-- PROVIDED TEXT start --

UBER was penalizing their 'independent contractors' as if employees. Well, THAT changed AFTER some of the drivers "decided to lawyer-up" and pushed back.

The Judge's (court) ruling made Uber complicit - they quit using drivers' "excessive cancellations and declines" for punitive reasons, excluding drivers with high cancellation rates from receiving promotions and quests other drivers received.


----------



## nonononodrivethru

More proof


----------



## Dekero

Hahaha I love when Uber tries to scare tactic me into doing it their way... Umm NOPE. stop sending me [email protected]@t rides and I'll stop cancelling on so many...


----------



## CTK

2smart2drive said:


> UBER was penalizing their 'independent contractors' as if employees. Well, THAT changed AFTER some of the drivers "decided to lawyer-up" and pushed back.

-- PROVIDED TEXT end --
-- DATASET EXCERPTS start --

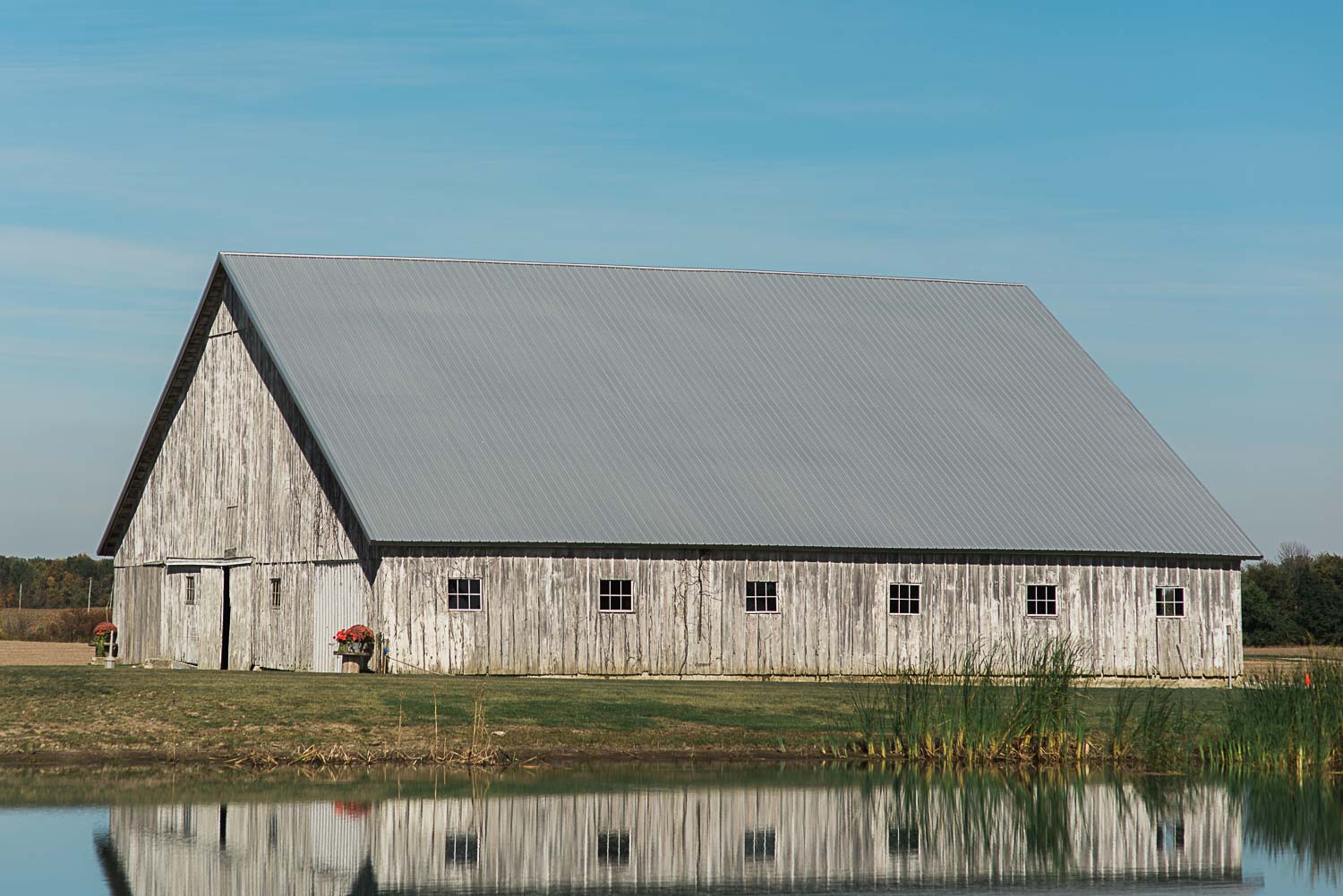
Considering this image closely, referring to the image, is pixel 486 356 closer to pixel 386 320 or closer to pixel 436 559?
pixel 386 320

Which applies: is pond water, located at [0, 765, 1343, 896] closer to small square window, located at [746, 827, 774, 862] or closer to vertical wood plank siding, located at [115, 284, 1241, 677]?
small square window, located at [746, 827, 774, 862]

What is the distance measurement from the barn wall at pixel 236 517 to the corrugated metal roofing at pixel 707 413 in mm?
1332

-- DATASET EXCERPTS end --

WHAT THIS TASK INVOLVES | Copy out the entire Uber driver thread shown above, word for word from beginning to end.

PROBLEM SOLUTION |
UBER was penalizing their 'independent contractors' as if employees. Well, THAT changed AFTER some of the drivers "decided to lawyer-up" and pushed back.

The Judge's (court) ruling made Uber complicit - they quit using drivers' "excessive cancellations and declines" for punitive reasons, excluding drivers with high cancellation rates from receiving promotions and quests other drivers received.


----------



## nonononodrivethru

More proof


----------



## Dekero

Hahaha I love when Uber tries to scare tactic me into doing it their way... Umm NOPE. stop sending me [email protected]@t rides and I'll stop cancelling on so many...


----------



## CTK

2smart2drive said:


> UBER was penalizing their 'independent contractors' as if employees. Well, THAT changed AFTER some of the drivers "decided to lawyer-up" and pushed back.